- SEZIONE DI TESTO -
——
Carissime/i
alcune/i di voi ( e li ringrazio per l’attenzione che pongono al mio pensiero )
mi hanno chiesto conto del mio silenzio
in merito alle elezioni europee. Silenzio inusuale per me che vi inondo spesso,
e forse anche a sproposito, di mail su tanti argomenti politici, locali e
non. Ebbene il mio silenzio era sintomo
di difficoltà a trovare una ragione ed una passione che mi permettesse di
credere in una possibilità di cambiamento nell’ambito dell’offerta presente oggi sul “mercato” della politica.
Ebbene dopo quasi 40 anni dal mio primo voto ( ndr. al PdUP ) non ho
partecipato alle competizione elettorale. Sono uno tra quel 40% e oltre di
astenuti, e per darmi una giustificazione me ne sono andato al mare a Livorno,
in Toscana, la Toscana oggi più che mai del PD e di Renzi, da mio figlio.
——
- COMPITO -
Copia dalla lettera sull'astensione alle elezioni europee il passo che va da "Carissime/i" fino a "da mio figlio." incluso.

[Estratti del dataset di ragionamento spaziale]
——
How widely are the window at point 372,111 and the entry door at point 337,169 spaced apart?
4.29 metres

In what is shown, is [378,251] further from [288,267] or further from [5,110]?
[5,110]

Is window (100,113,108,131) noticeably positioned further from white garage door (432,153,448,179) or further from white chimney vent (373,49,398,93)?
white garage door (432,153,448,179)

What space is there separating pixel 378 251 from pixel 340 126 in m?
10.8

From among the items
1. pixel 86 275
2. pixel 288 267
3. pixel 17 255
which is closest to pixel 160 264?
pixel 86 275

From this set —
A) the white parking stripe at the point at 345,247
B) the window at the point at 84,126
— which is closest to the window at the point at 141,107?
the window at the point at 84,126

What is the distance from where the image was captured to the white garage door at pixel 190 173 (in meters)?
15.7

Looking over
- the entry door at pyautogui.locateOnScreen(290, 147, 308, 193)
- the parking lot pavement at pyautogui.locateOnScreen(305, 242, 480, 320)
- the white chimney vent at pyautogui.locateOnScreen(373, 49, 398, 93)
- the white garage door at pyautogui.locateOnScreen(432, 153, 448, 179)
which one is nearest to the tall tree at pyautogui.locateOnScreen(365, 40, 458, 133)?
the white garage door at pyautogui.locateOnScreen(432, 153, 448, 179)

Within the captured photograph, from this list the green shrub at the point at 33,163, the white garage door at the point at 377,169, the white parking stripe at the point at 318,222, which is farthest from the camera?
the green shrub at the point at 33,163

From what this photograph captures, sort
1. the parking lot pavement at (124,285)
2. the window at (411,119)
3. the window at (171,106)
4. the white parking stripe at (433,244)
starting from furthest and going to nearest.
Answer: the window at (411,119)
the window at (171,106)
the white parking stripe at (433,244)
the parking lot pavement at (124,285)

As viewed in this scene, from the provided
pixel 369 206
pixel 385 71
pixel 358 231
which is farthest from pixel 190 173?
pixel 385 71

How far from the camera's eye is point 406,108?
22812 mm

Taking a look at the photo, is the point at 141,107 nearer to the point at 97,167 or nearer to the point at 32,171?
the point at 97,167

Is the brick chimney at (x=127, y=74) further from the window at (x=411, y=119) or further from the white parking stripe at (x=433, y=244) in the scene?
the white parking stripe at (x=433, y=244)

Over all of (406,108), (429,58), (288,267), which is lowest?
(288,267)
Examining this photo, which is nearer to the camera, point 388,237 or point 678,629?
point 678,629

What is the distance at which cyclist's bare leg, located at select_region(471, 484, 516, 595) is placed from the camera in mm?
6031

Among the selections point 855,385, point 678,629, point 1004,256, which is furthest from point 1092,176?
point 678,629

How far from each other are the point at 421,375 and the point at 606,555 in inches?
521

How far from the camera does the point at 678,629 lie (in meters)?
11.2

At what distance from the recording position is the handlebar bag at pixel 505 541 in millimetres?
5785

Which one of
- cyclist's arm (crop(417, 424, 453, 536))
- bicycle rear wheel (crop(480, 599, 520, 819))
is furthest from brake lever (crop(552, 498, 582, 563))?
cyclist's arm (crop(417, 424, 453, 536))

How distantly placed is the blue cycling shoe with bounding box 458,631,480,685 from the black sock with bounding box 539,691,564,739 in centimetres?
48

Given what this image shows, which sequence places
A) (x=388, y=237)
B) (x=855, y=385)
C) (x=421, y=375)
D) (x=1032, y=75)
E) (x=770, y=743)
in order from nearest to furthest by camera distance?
——
- RISULTATO -
Carissime/i
alcune/i di voi ( e li ringrazio per l’attenzione che pongono al mio pensiero )
mi hanno chiesto conto del mio silenzio
in merito alle elezioni europee. Silenzio inusuale per me che vi inondo spesso,
e forse anche a sproposito, di mail su tanti argomenti politici, locali e
non. Ebbene il mio silenzio era sintomo
di difficoltà a trovare una ragione ed una passione che mi permettesse di
credere in una possibilità di cambiamento nell’ambito dell’offerta presente oggi sul “mercato” della politica.
Ebbene dopo quasi 40 anni dal mio primo voto ( ndr. al PdUP ) non ho
partecipato alle competizione elettorale. Sono uno tra quel 40% e oltre di
astenuti, e per darmi una giustificazione me ne sono andato al mare a Livorno,
in Toscana, la Toscana oggi più che mai del PD e di Renzi, da mio figlio.